Rendered images with source text

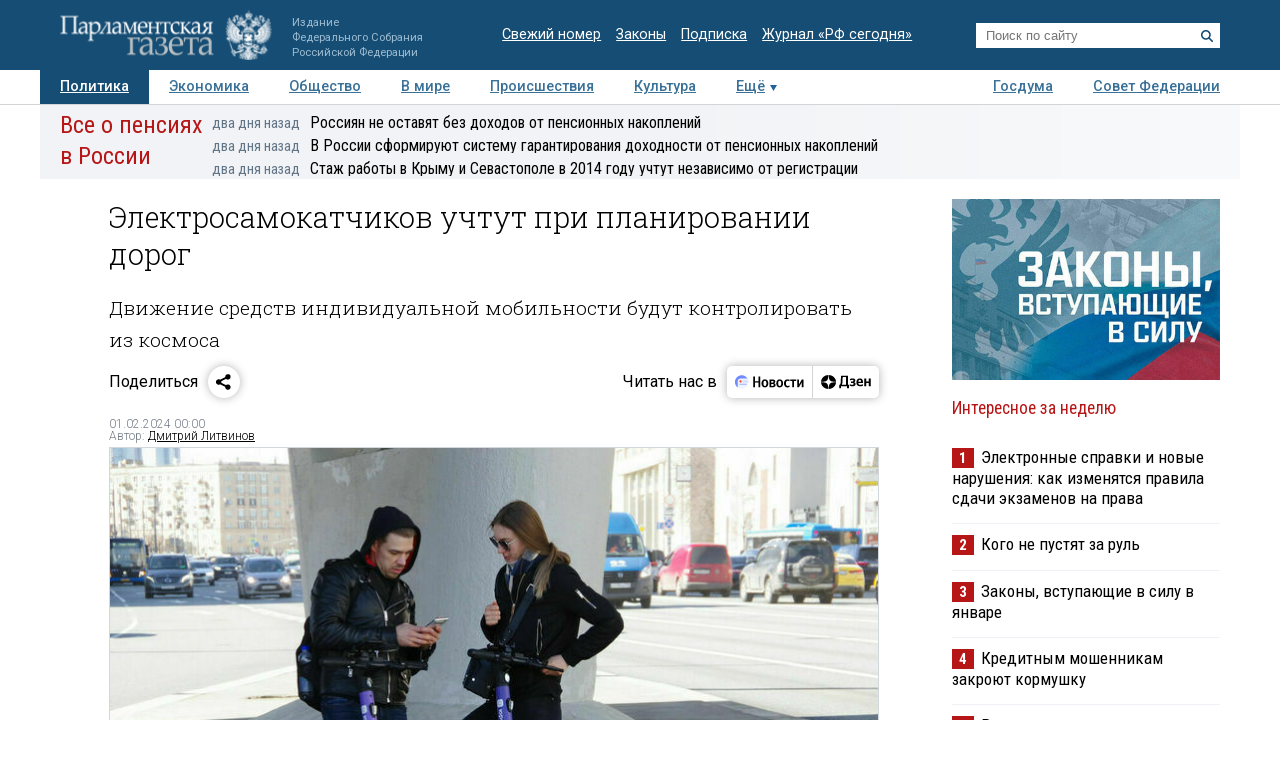

--- FILE ---
content_type: application/javascript
request_url: https://smi2.ru/counter/settings?payload=COTLAhifurukvDM6JGI4ZDk2ZjBhLTBkODEtNDkwOS1hNmQ2LTcyODE5N2U4MmMzZQ&cb=_callbacks____0mkg8nohg
body_size: 1512
content:
_callbacks____0mkg8nohg("[base64]");

--- FILE ---
content_type: text/javascript; charset="UTF-8"
request_url: https://rb.infox.sg/multi/1002
body_size: 1746
content:
var INFOXMulti1002 = {
        renderTo: function(w, d, divId) {
    		var toElem = d.getElementById(divId);
    		if (! toElem ) 
    			return;
    		if (false) {
	    		toElem.innerHTML = '';
	    		eval('');
	    	} else {
	    		var n = 'infoxContextAsyncCallbacks23302';
				w[n] = w[n] || [];
				w[n].push(function()
					{ w['INFOX23302'].renderTo(divId); }
				);
	    		t = d.getElementsByTagName("script")[0];
				s = d.createElement("script");
				s.type = "text/javascript";
				s.src = "https://rb.infox.sg/infox/23302";
				s.async = true;
				t.parentNode.insertBefore(s, t);
	    	}
        },
        renderByClass : function(w, d, className) {
		    var cont = d.querySelectorAll("." + className);
		    for (var i = cont.length - 1; i >= 0; i--) {
		      if(!cont[i].innerHTML.length) {
		        toElem = cont[i];
		      }
		    }
		    if (! toElem ) return;
    		if (false) {
			    toElem.classList.remove(className);
	    		toElem.innerHTML = '';
	    		eval('');
	    	} else {
	    		var n = 'infoxContextAsyncCallbacks23302';
				w[n] = w[n] || [];
				w[n].push(function()
					{ w['INFOX23302'].renderByClass(className); }
				);
	    		t = d.getElementsByTagName("script")[0];
				s = d.createElement("script");
				s.type = "text/javascript";
				s.src = "https://rb.infox.sg/infox/23302";
				s.async = true;
				t.parentNode.insertBefore(s, t);
	    	}
		},
        init: function() {
        	var blocks = window['infoxContextMultiAsyncCallbacks1002'];
        	if (blocks) {
				while (true) {
					var block = blocks.pop();
					if (block) {
						block();
					} else {
						break;
					}
				}
        	}
        }
};
INFOXMulti1002.init();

**TASK ITEM**
The expected output is the run of lines from the one holding "var block = blocks.pop();" to the last line of the entries above, each reproduced character for character.

**ANSWER TO THIS TASK**
					var block = blocks.pop();
					if (block) {
						block();
					} else {
						break;
					}
				}
        	}
        }
};
INFOXMulti1002.init();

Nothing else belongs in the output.